Christophe Colomb reçut son jeune ami avec cordialité, mais plongé dans une profonde affliction. La manière dont le bâtiment avait échoué a souvent été rapportée ; Luis apprit en même temps que la Niño étant un trop petit bâtiment pour transporter tous les Espagnols, une colonie serait laissée dans la forteresse, tandis que le reste de l’équipage se hâterait de retourner en Espagne. Guacanagari s’était montré plein de zèle et de bonté, et tout le monde avait été trop occupé du naufrage pour s’apercevoir de l’absence de notre héros, ou pour donner aucune attention à un incident aussi commun que celui d’une invasion d’un chef caraïbe pour enlever une beauté indienne. Peut-être même ce dernier événement était-il trop récent pour être connu jusque sur le rivage.

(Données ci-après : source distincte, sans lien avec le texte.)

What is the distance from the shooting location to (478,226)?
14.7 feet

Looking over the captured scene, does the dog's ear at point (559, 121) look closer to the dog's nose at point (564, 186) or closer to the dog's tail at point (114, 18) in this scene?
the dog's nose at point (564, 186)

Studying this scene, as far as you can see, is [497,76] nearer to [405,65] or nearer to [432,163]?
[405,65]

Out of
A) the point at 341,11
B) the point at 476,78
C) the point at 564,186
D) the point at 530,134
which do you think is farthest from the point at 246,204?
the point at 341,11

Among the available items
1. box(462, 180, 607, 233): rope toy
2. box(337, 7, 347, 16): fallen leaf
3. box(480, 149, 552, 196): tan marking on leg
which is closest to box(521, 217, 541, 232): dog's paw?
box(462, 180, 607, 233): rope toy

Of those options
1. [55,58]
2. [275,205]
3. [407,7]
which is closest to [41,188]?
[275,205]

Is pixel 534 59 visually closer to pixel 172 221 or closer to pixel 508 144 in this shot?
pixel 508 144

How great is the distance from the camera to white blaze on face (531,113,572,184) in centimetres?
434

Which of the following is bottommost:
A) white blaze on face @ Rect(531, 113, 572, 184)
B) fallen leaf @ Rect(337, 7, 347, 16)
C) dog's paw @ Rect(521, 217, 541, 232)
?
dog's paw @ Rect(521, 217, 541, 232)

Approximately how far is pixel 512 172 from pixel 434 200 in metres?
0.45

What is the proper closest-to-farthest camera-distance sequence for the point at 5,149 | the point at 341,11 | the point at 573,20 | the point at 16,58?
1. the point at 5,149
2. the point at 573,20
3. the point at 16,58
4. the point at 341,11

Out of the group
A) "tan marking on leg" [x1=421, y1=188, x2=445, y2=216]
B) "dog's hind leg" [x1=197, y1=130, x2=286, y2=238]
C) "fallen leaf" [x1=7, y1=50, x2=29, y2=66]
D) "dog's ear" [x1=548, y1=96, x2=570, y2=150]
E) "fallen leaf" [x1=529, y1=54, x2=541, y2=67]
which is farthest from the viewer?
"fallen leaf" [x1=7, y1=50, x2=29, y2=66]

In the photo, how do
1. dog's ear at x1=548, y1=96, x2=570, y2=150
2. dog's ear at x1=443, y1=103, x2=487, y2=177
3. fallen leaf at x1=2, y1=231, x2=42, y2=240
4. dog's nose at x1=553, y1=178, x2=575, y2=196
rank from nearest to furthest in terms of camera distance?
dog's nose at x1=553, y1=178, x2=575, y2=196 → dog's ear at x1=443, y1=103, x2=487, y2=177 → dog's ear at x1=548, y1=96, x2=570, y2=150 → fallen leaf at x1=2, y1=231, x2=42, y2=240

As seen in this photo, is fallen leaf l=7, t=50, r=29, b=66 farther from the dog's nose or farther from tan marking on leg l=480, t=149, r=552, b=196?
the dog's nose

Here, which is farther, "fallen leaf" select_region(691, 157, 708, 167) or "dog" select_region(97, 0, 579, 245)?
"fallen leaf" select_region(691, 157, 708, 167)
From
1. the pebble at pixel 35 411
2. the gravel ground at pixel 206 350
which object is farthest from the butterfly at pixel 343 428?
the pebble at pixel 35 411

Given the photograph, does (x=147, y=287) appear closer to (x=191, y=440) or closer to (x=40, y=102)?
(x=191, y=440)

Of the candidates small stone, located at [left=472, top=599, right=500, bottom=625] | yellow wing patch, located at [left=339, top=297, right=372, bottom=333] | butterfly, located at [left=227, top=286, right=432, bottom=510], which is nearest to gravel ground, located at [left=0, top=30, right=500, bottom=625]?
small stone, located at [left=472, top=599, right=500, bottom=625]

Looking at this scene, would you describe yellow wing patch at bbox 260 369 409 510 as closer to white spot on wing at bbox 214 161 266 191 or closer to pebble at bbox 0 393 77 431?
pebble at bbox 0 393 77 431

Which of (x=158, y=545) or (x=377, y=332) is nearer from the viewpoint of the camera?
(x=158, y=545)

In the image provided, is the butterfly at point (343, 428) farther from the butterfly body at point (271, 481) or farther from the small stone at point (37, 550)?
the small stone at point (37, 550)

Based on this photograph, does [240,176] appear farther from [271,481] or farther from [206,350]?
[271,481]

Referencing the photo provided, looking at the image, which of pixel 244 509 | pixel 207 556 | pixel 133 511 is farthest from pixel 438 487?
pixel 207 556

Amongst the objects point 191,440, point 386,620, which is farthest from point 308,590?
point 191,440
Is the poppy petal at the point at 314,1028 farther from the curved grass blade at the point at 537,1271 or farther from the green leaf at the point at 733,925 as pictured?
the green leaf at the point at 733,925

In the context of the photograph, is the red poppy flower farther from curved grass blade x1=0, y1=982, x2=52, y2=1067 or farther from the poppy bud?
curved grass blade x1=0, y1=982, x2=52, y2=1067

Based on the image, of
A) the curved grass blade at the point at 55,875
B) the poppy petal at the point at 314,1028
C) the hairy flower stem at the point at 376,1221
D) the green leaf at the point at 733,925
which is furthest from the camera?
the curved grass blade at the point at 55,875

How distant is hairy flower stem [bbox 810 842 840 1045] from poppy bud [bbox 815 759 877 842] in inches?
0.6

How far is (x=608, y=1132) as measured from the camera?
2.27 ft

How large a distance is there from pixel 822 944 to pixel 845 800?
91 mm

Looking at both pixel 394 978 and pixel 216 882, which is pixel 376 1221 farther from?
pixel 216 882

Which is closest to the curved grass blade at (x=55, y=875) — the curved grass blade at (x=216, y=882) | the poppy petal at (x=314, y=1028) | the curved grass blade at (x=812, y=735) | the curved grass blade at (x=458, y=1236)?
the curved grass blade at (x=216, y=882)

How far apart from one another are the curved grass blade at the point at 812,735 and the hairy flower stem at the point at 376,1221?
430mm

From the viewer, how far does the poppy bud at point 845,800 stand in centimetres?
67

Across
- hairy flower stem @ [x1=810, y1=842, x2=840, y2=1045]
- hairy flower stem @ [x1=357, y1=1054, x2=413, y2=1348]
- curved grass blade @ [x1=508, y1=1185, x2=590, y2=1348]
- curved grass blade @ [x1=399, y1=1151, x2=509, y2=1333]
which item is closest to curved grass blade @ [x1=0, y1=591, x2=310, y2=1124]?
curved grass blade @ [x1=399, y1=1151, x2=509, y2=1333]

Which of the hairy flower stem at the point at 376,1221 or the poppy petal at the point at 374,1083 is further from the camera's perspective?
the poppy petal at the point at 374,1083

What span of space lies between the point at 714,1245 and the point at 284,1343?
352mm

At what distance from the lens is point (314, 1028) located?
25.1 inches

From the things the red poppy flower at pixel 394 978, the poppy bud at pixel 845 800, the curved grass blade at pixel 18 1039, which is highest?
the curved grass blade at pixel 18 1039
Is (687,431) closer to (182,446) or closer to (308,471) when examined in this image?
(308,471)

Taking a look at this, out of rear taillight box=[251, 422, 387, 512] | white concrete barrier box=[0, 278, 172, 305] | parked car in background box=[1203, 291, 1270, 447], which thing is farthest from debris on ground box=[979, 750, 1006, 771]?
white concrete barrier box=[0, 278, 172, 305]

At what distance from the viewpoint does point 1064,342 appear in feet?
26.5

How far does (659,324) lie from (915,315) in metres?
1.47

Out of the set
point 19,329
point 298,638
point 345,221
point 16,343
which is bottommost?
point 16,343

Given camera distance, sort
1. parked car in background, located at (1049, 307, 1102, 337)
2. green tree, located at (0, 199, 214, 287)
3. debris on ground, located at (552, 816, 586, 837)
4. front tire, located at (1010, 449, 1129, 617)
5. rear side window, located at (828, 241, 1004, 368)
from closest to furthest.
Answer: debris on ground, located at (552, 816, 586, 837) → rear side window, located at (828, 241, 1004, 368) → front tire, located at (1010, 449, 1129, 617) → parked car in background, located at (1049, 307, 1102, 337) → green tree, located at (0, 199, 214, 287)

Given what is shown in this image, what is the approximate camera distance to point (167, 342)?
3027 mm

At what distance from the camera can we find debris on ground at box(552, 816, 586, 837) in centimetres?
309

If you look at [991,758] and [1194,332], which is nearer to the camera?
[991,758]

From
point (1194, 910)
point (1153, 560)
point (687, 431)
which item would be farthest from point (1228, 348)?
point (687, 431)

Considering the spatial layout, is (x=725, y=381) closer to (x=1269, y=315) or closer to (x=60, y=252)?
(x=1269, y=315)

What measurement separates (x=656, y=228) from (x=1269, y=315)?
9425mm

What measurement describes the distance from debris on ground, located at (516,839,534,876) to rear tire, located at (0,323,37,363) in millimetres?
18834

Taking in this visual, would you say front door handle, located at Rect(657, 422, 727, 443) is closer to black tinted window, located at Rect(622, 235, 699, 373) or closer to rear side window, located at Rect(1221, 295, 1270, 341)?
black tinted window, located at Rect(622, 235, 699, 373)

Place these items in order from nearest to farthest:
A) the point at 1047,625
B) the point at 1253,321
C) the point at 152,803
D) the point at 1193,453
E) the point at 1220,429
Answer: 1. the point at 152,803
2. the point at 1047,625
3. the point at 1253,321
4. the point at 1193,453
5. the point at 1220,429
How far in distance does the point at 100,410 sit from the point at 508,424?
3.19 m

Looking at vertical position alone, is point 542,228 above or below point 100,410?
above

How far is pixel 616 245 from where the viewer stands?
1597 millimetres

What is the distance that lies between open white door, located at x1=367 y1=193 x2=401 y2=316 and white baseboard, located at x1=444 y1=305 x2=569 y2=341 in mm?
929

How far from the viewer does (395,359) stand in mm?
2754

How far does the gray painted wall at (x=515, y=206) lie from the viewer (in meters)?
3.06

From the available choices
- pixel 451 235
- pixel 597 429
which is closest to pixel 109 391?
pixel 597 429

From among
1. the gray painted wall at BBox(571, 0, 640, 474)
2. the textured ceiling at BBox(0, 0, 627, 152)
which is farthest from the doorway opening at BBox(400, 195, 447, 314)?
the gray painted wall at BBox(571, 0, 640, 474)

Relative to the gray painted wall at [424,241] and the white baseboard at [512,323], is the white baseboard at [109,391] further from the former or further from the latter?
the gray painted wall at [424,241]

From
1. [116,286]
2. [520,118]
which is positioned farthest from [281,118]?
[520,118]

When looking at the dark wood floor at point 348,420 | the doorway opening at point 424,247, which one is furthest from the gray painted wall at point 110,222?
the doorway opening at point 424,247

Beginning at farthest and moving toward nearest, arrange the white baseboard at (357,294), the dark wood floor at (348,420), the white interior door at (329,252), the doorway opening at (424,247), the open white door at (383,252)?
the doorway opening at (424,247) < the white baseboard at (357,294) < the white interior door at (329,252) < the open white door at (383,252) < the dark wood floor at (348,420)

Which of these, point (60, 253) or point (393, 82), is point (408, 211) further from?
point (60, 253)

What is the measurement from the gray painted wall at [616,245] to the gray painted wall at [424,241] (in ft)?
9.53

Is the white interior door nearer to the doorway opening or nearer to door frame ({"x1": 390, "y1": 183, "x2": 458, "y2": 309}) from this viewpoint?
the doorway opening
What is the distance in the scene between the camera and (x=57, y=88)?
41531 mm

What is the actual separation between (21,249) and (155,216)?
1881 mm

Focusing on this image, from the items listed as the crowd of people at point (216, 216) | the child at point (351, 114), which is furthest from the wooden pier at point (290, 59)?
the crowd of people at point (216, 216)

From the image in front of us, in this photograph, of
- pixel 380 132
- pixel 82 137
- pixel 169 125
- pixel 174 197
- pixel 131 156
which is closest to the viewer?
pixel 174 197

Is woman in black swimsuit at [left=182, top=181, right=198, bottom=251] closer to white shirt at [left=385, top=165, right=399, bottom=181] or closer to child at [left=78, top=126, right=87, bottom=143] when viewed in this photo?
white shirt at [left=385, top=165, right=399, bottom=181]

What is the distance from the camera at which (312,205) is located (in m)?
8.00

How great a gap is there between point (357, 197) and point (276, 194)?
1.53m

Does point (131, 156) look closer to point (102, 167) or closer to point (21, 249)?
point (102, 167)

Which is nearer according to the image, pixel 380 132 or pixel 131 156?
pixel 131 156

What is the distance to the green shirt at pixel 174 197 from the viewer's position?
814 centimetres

La semaine qui suivit le retour de Luis fut active et occupée. La Santa-Maria avait échoué dans la matinée de Noël 1492, et le 4 janvier suivant, la Niño était prête à partir, pour retourner en Europe. Pendant cet espace de temps, Luis n’avait vu Ozéma qu’une fois. Il l’avait trouvée mélancolique, muette, et semblable à une fleur qui conserve encore sa beauté, même lorsqu’elle est flétrie. Cependant, dans la soirée du 3, tandis qu’il se promenait près de la forteresse nouvellement terminée, il fut invité par Sancho à une nouvelle entrevue. Notre héros, à sa grande surprise, trouva le jeune cacique avec sa sœur.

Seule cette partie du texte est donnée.